Midlife Health

Indian Netflix breaks the taboo of menopause

I have had a number of cultural liaisons through the decades but none comes close to my midlife relationship with Netflix. I am a very late entrant to it. I have this useless knack for not being a first advantage mover – I didn’t think that VHS videos would become more popular than Betamax and stuck with it till the local video shop stopped renting out Betas. In my defence, i blame my DNA. My mother had a very deep suspicion of washing machines and insisted that dunking clothes in buckets of warm water did a better job of producing clean clothes. Anyway, I digress.

Friends at the start of lockdown in 2020 would message me with hints of things to watch on Netflix. Being a cultural snob, I didn’t take the bait. I stuck to watching political documentaries on You Tube and it was apparent that change was needed when I took a great interest in reruns of election nights from the 1980s. It gradually dawned on me that I was missing out on ‘Dallas’ moments. You remember, when there were only a few channels on TV and everyone would talk about ‘Dallas’ the day after it was screened? There was a camaraderie that unified folks.

‘Have you watched ‘Schitt’s Creek’ yet?’, I was constantly being asked. Getting all huffy over a rude title on Netflix wasn’t getting me anywhere so I gave in. It’s been Netflix and me ever since. It’s a mimic of my youth – VHS videos, Babycham and cheese and pineapple Hedgehogs. Now it’s Samosas and Netflix with herbal tea. Netflix is the friend who delivers humour, thought provoking documentaries and pure escapism on a tap. In midlife, I have joined the changing patterns of how culture is consumed. A whole world has opened up to use a cliche. I delight in watching foreign films in English audio including Bollywood ones because I don’t speak Hindi or Urdu.

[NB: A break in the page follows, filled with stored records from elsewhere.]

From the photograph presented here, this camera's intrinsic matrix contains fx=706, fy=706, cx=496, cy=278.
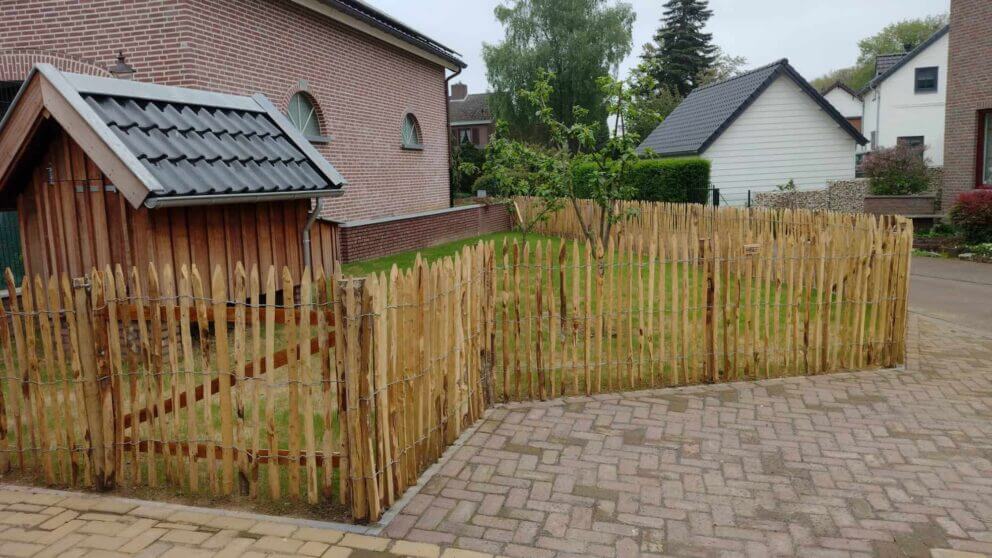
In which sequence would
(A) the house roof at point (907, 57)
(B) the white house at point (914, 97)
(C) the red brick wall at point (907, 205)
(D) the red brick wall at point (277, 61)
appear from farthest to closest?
(B) the white house at point (914, 97)
(A) the house roof at point (907, 57)
(C) the red brick wall at point (907, 205)
(D) the red brick wall at point (277, 61)

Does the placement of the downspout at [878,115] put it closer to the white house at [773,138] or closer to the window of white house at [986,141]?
the white house at [773,138]

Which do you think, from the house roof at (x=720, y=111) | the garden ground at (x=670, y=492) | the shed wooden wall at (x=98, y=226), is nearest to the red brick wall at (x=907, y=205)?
the house roof at (x=720, y=111)

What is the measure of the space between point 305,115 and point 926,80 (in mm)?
34186

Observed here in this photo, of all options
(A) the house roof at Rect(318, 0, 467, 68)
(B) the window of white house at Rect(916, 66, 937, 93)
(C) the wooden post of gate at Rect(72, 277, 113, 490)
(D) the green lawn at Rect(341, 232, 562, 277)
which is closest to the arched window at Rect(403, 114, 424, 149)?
(A) the house roof at Rect(318, 0, 467, 68)

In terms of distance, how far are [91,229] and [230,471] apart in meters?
4.17

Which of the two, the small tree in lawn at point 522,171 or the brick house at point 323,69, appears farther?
the brick house at point 323,69

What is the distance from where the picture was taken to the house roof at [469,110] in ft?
186

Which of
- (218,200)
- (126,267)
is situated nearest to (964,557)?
(218,200)

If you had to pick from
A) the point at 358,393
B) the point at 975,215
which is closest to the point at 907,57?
the point at 975,215

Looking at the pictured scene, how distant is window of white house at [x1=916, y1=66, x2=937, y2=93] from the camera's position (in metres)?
35.5

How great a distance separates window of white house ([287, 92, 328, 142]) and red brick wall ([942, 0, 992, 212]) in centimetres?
1536

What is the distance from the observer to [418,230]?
664 inches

That brings me to a Bollywood series called ‘Bombay Begums’. It’s a 6-part feminist drama which blows open age old Indian taboos about female sexuality, menopause, period and sexual harassment. It brings together five women with raw ambition who live in Bombay (Mumbai), referred to as the ‘City of Dreams’. The women come from different backgrounds financially and socially. Their experiences bear the hallmarks of economic privilege or not. The settings are the boardroom, bedroom, women’s loos, parties like the kind I wish I was invited to and an assortment of cafes. The point of mentioning these settings is because it shows that female interactions take place in any sphere of society but are still subject to patriarchal norms.

The two characters who are stand outs are Rani, a banker going through the menopause but is in denial about it, and Lily, a sex worker clawing her way out of the slums of India. Menopause, periods and sex have long been taboo subjects in Indian society so kudos to the show for tackling these and other issues through emotionally laden scenes that incite anger and empathy in equal measure because, at various points, the women become enmeshed in the patriarchy. They absolve themselves by relying on their privilege and ambition to justify their behaviour. It all comes together in the end and, without giving the plot away, raises questions such as how far will a woman go for her ambition in a male dominated society?; and do the benefits of the sisterhood outweigh going it alone?

Definitely worth a watch and get your order of Samosas in for the binge.